[Collection entries]
_ _ _ _ _ _ _

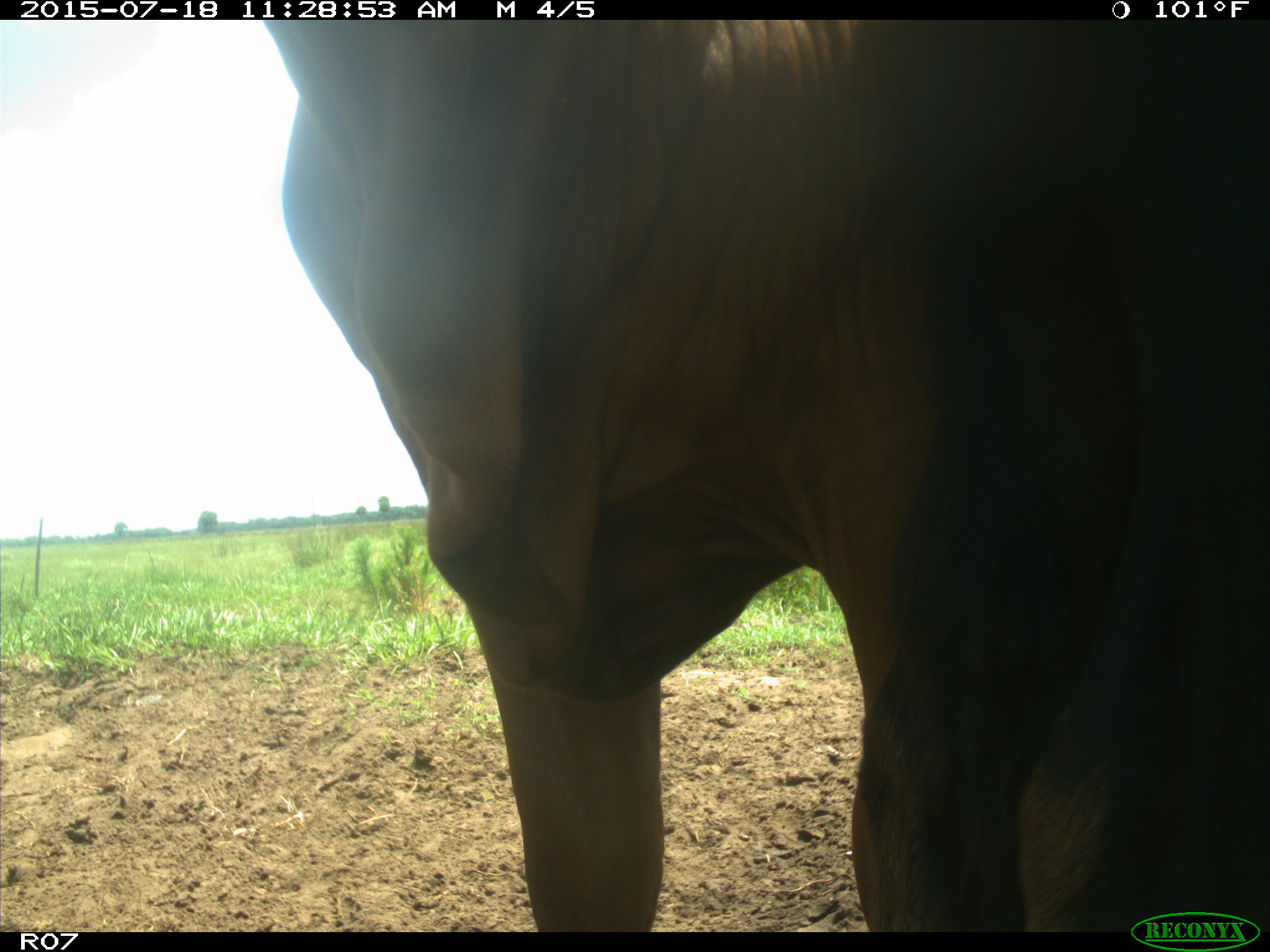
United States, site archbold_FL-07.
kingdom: Animalia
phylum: Chordata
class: Mammalia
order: Artiodactyla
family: Bovidae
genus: Bos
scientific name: Bos taurus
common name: domestic cow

_ _ _ _ _ _ _

Above are the records; return them exactly, minus the pictures.

United States, site archbold_FL-07.
kingdom: Animalia
phylum: Chordata
class: Mammalia
order: Artiodactyla
family: Bovidae
genus: Bos
scientific name: Bos taurus
common name: domestic cow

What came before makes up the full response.